Problem requirements: Rewrite the lines below, changing every "dry brown leaf" to "withered leaf" and keeping everything else the same. Leave the pictures out of your answer.

═════ Exercise inputs

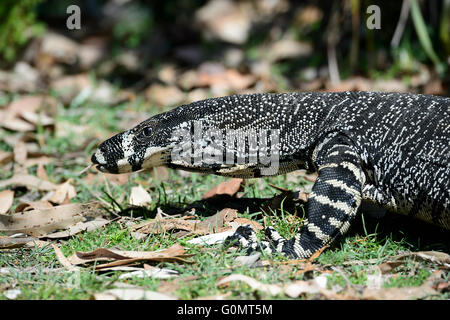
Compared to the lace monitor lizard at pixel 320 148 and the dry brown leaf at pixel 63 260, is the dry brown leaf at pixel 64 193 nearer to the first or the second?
the lace monitor lizard at pixel 320 148

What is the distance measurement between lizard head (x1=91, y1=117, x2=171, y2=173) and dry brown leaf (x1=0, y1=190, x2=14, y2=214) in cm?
129

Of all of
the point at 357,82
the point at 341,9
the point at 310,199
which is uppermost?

══════════

Written response:
Compared to the lace monitor lizard at pixel 320 148 and the withered leaf at pixel 63 260, is the withered leaf at pixel 64 193 nearer to the first or the second?
the lace monitor lizard at pixel 320 148

What is the distance measurement between lizard head (x1=91, y1=117, x2=171, y2=173) and withered leaf (x1=0, y1=190, x2=14, y2=214) in cm?
129

Of all of
the point at 357,82
the point at 341,9
the point at 310,199
which is uppermost?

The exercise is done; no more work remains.